Du bon usage des pellets en Région wallonne


Pourquoi s’évertuer à brûler des pellets pour produire de l’électricité alors qu’ils permettraient d’économiser 100 millions d’euros et 325.000 tonnes de CO2 chaque année en produisant de la chaleur?

Avec la flambée des prix pétroliers, le pellet – granulé de sciure de bois compactée – est appelé à jouer un rôle majeur en tant que vecteur de chaleur dans un monde en quête d’énergie renouvelable. En effet, le bois est une énergie renouvelable dérivée du soleil : la photosynthèse chlorophyllienne transforme le CO2 de l’air en oxygène et en carbone qui est stocké dans des molécules de cellulose et de lignine.

Le bois contient 50% de carbone. Son pouvoir calorifique (4,7 kWh/kg) est moindre que celui du pétrole (11,6 kWh/kg) ou du charbon (8 kWh/kg) mais son bilan CO2 est neutre puisque sa combustion restitue le CO2 capturé quelques années auparavant lors de la croissance de l’arbre.

Contrairement aux énergies éolienne et photovoltaïque, la biomasse capte mais surtout stocke l’énergie. Les pellets constituent un combustible assez «fluide» pour être manipulé et transporté facilement.

La Région wallonne en produit aujourd’hui 320.000 tonnes, soit 130.000 tep (tonne équivalent pétrole) à comparer aux 5,8 millions de tonnes de pétrole et aux 4 millions de tep de gaz qu’on y importe et brûle, chaque année.

Produire de l’électricité avec du bois

Il est donc nécessaire d’importer du pellet notamment pour alimenter la centrale électrique des Awirs, près de Liège, qui en brûle environ 400.000 tonnes par an pour produire 620 GWh (620 millions de kWh) d’électricité renouvelable.

_ _ _

[CONSIGNE]: Réécrivez le texte sur les pellets, tout ce qui va de "La Région wallonne" jusqu'à "kWh) d’électricité renouvelable.", en remplaçant "électricité renouvelable" par "énergie verte".

[DONNÉES EXTRAITES]:

_ _ _

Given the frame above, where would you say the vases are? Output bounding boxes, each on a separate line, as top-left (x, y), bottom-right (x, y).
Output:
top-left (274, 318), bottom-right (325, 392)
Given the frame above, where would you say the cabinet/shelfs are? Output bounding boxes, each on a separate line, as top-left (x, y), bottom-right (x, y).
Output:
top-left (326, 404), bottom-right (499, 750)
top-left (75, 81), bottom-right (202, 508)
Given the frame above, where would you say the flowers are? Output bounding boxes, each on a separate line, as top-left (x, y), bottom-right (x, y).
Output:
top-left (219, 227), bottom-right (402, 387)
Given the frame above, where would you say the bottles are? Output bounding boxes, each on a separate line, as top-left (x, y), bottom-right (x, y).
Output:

_ _ _

[RÉSULTAT OBTENU]:
La Région wallonne en produit aujourd’hui 320.000 tonnes, soit 130.000 tep (tonne équivalent pétrole) à comparer aux 5,8 millions de tonnes de pétrole et aux 4 millions de tep de gaz qu’on y importe et brûle, chaque année.

Produire de l’électricité avec du bois

Il est donc nécessaire d’importer du pellet notamment pour alimenter la centrale électrique des Awirs, près de Liège, qui en brûle environ 400.000 tonnes par an pour produire 620 GWh (620 millions de kWh) d’énergie verte.